The two students, also Russian Red Cross volunteers of the Belorechensk branch, are ready to run a HIV information and prevention session aimed at breaking the taboo among their peers. The session provides essential information about the issue and a platform for open discussion. They bring to life an interactive method developed by the Russian Red Cross in Moscow with support from the International Federation of Red Cross and Red Crescent Societies (IFRC), targeting young people aged 15 -23.
Students complete a questionnaire on their understanding of HIV and the people who live with it.

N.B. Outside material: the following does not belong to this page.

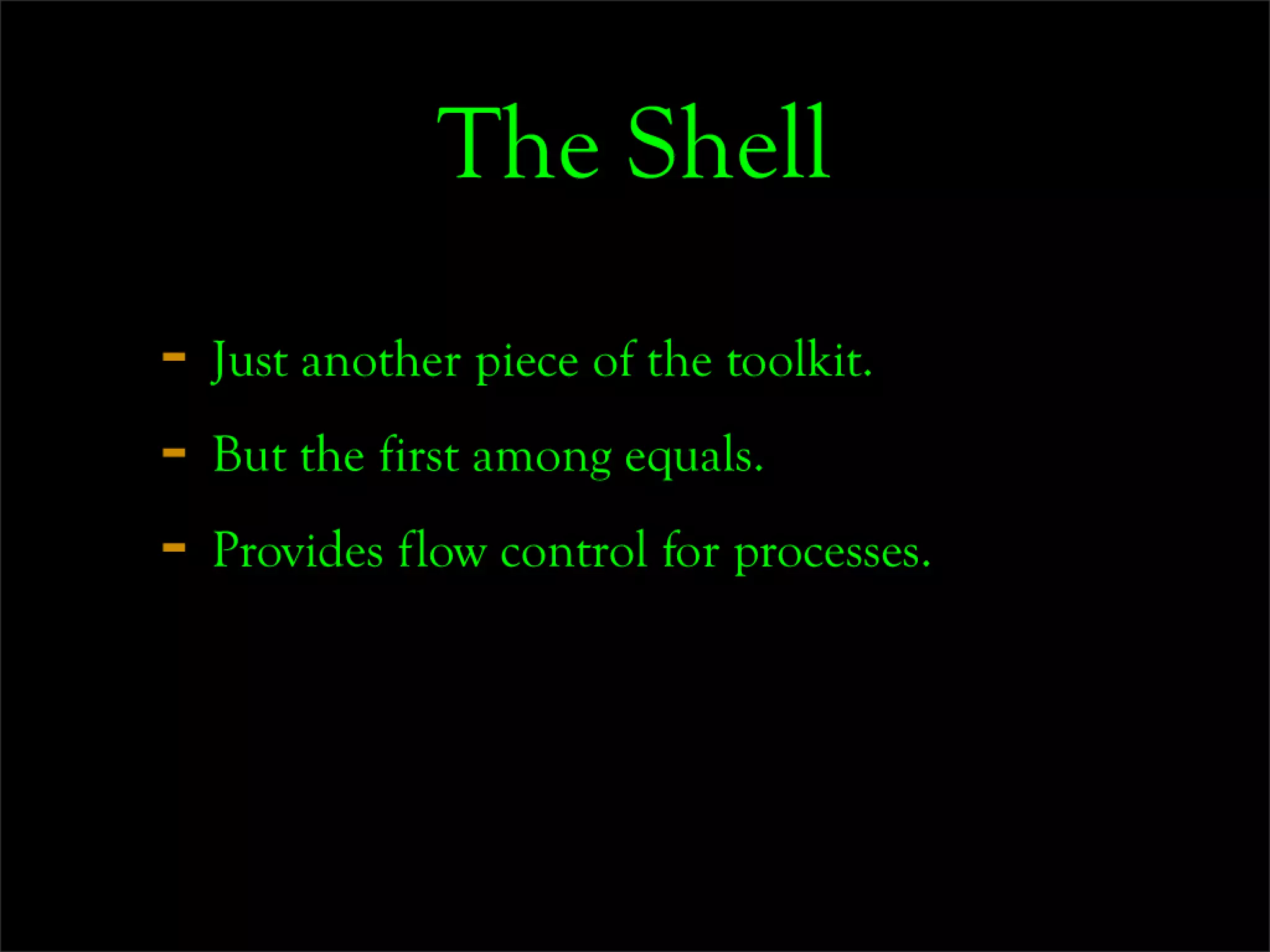 The Shell

- Just another piece of the toolkit.
- But the first among equals.
- Provides flow control for processes.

Then they hear that an estimated 423 people of the 54,000 residents of their city are registered as HIV positive.
When discussing stigma and discrimination, Dasha, 17, says: “I would feel uncomfortable if I were to sit close to a HIV infected person. It’s an unconscious, gut feeling.” Another student continues along the same lines: “I would shake his/her hand but it would be an insincere handshake.”
At this stage, the young instructors randomly snatch several small pieces of paper from a pile of individual notes on which the students had written the names of people that matter most to them, their hobbies, and their dreams for the future.
“How do you feel when the most important people and things that matter most to you are suddenly no longer there?” asks Alesia, as she tears up the note she grabbed, a gesture meant to demonstrate the sudden sense of loss experienced by people living with HIV when they find out about their condition.
“I never paid attention to the HIV topic before but I’ve just realized that we need to know about this,” says Dasha at the end of the one hour session and completing the final questionnaire, which will reveal whether the sessions has changed her attitude.
The model is replicated across five regions in Russia and used by other Red Cross and Red Crescent Societies in Armenia, Belarus, Ukraine and Kazakhstan respectively, as part of the Regional Health Initiative - the main HIV-related programme in the region.
In 2015, in Belorechensk 1,131 young people took part in the sessions.